Mais le mythe du retour est douloureux. Il se sent étroitement surveillé et ne trouve nul endroit où s’isoler; or " l’homme a besoin d’ombre pour vivre "; il regrette les églises d’Europe, lieux de silence et où " l’on est à soi sans se sentir seul face à sa propre image". Il recherche en vain son Amante Yumei : elle s’est suicidée. Par contre il apprend que son ami Haolang n’est pas mort mais a été transféré dans un autre camp au nord de la Chine.

?

Après de multiples péripéties, dans une ambiance survoltée d’épuration, de révolution communiste puis " culturelle ", Tianyi réussit à rejoindre son ami.

La fin du Dit de Tianyi est imprégné d’une profonde nostalgie, terme fréquemment utilisé par Cheng dans les descriptions des paysages de cette lointaine contrée, séparée de la Sibérie et de ses goulags par le splendide fleuve Amour :

" Les deux damnés que nous sommes rejoignent ici tous les damnés de la terre. De par et d’autre de ce fleuve Amour - un des terrains d’expérimentation choisi par le génie du Mal -, les humiliés et les offensés ont touché le fond de l’enfer humain. Nous atteignons ici les limites de la terre, non pas le pôle Nord, mais le pôle de la souffrance humaine, là où la souffrance particulière de chacun rejoint la souffrance universelle ".
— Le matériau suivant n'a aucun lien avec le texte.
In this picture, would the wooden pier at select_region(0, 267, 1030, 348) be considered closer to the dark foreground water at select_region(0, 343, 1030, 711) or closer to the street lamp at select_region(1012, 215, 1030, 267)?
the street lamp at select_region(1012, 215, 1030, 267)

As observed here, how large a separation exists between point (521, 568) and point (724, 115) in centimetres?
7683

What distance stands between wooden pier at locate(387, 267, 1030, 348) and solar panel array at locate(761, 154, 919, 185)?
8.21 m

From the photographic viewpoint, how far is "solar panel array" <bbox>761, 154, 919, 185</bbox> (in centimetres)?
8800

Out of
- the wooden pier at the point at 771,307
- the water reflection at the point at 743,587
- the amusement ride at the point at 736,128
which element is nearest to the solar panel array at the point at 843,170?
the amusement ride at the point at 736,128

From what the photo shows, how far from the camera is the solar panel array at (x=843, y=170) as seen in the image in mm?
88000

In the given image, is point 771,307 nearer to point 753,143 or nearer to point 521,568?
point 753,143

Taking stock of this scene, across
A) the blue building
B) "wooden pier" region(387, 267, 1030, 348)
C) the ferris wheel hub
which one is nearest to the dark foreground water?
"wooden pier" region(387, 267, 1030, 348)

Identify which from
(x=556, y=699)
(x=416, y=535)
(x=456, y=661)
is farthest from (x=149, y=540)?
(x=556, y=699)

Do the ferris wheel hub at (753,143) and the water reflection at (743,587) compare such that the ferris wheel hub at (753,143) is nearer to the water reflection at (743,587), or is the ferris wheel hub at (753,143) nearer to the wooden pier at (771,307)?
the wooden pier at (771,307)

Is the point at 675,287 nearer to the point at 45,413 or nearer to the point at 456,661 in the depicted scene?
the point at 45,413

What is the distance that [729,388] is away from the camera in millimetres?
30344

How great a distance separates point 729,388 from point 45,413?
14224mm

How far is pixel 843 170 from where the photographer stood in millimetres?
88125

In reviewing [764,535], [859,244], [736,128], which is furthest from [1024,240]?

La seule consolation reste la peinture et l’écriture : " Il suffit au témoin qui n’a plus rien à perdre, toutes larmes ravalées, de ne pas lâcher la plume, de ne pas interrompre le cours du fleuve. L’invisible souffle, s’il est de vie, ne saurait oublier ce qu’il a connu sur cette terre, fureurs et saveurs confondues. Il porte en lui assez de nostalgie pour qu’il n’effectue pas, lui aussi, sa marche du retour, quand il voudra, où il voudra ". ??